Plug-in configuration is placed in the x-broadcast configuration section.

var-recvInterfaces

Specifies a comma-separated list of network interface names to monitor broadcast data on.

On UNIX machines, interface names can be found using the command "ifconfig -a". Example names are "eth0" or "ce0".

On Windows machines, interface names can be listed by running Netprobe using the "-ifconfig" command-line option. A Windows interface name will look similar to the following:

\Device\NPF_{BDFE3EAC-0275-440A-923C-C9C4CE3B37F2}

Mandatory: Yes

sessions

Specifies the list of broadcast sessions that this plug-in will monitor.

Mandatory: Yes

sessions > session > var-name

The name of the broadcast session - this is the name which will be displayed in the view (as the row name).
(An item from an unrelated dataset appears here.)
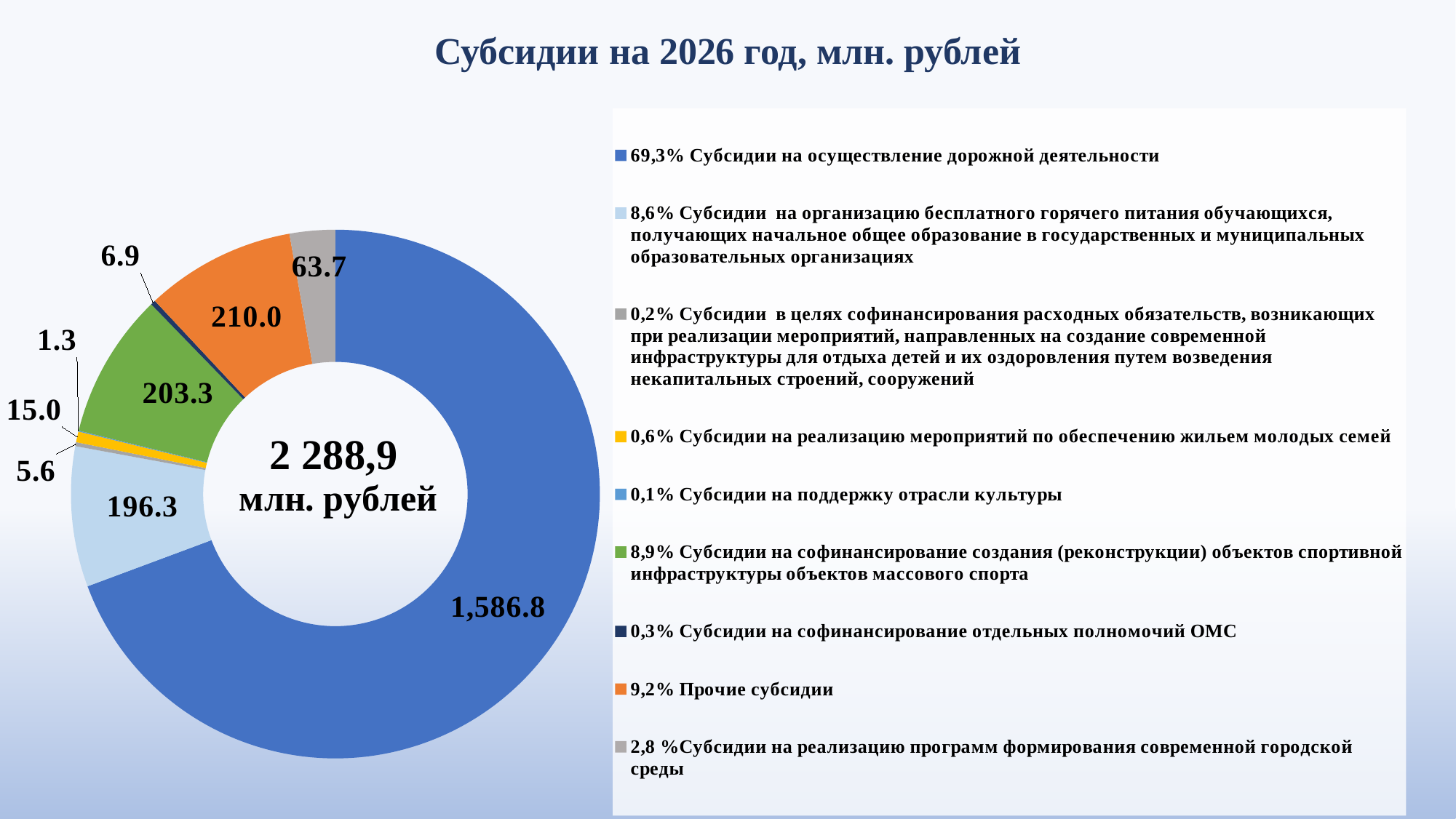
What is the value for 'Субсидии на софинансирование создания (реконструкции) объектов спортивной инфраструктуры объектов массового спорта'? 203.3 What is the value for 'Субсидии на осуществление дорожной деятельности'? 1,586.8 Which category has the smallest slice? Субсидии на поддержку отрасли культуры What is the difference between 'Прочие субсидии' and the sports infrastructure subsidies? 6.7 Which category has the largest slice? Субсидии на осуществление дорожной деятельности How many slices does the chart have? 9 What is the value for 'Прочие субсидии'? 210.0 What kind of chart is shown on the slide? doughnut (pie) chart What total is shown in the centre of the chart? 2 288,9 млн. рублей What is the value for 'Субсидии на реализацию программ формирования современной городской среды'? 63.7 What share of the total do the subsidies for road activity ('Субсидии на осуществление дорожной деятельности') represent? 69,3% Which is larger: the subsidies for free hot meals for students (196.3) or the subsidies for sports infrastructure (203.3)? Subsidies for sports infrastructure (203.3)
Session names should be unique within each plug-in instance.

Mandatory: Yes

sessions > session > var-port

The port of the broadcast session - broadcast packets received on this port will be added to the monitoring statistics for this session.

Mandatory: Yes

Permissions

The plug-in requires the netprobe to be run with root permissions (on Unix operating systems) or as a local Administrator on Windows, as it needs to open network devices.

On Linux kernel versions 2.6.24 and up, an alternative to running the netprobe as root is available: Set the CAP_NET_RAW and CAP_NET_ADMIN Linux capability on the netprobe binary with the command "setcap cap_net_raw,cap_net_admin+eip <netprobe binary>" replacing <netprobe binary> with the appropriate netprobe binary file such as 'netprobe.linux_64'.

When running the netprobe with set capabilities, the lib64 folder in the netprobe directory should be put in the ld.so trusted paths. Otherwise, the runtime libraries will not be loaded properly. For guidance, see Run Netprobe under elevated privileges in Linux in .

On Solaris an alternative is to run the netprobeGXL program available from ITRS Support. This program is an auditable utility which runs as setuid root. The purpose of this program is to open the network device which is then passed to Netprobe, so that Netprobe does not need to run as root.

Third Party Libraries

Windows: The Winpcap packet capture library (http://www.winpcap.org/install/default.htm) needs to be installed on the host. Version 4.0.2 is required for Windows Vista/Server 2003 support.

Unix: The shared library libpcap.so (version 1.0.0 or later is recommended) needs to be in the netprobe lib64 directory.

Note: As the netprobe needs to be run as root the LD_LIBRARY_PATH is ignored for security reasons.